EYES OF WAR de Danis Tanovic ***

Mark et David sont amis et également photographes de guerre. Alors qu'ils sont au Kurdistan en 1988 pour une énième mission, David n'en peut plus de toute cette violence et souhaite rentrer à temps pour l'accouchement de sa femme. David par contre tient à prolonger son séjour car il est toujours en quête du cliché qui le rendra riche et célèbre. Les deux hommes se séparent alors que le groupe qu'ils accompagnent tombe dans une embuscade. Après avoir été blessé et soigné dans un hôpital de fortune, Mark est rapatrié à Dublin, mais demeure sans nouvelles de David.

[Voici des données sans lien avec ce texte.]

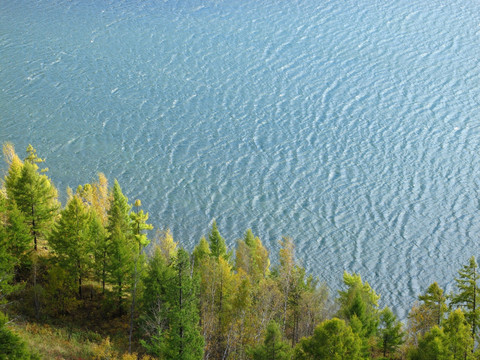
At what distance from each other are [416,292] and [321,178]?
2446 cm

Peu importe finalement de savoir de quelle guerre il s'agit. C'est l'horreur que le réalisateur nous montre ici en quelques scènes. Certains personnages comme cet étonnant médecin qui manque de matériel, de médicaments, de tout, explique en quelques mots que les Kurdes ne connaissent que les guerres et les défaites depuis des siècles. C'est ainsi, un fait et une fatalité admise. ça glace le sang. C'est encore ce médecin (formidable Branko Djuric) qui parcourt les allées de son hôpital installé dans une grotte pour savoir quels blessés il pourra sauver et quels autres qu'il sait condamnés, il devra abattre. La scène est tétanisante.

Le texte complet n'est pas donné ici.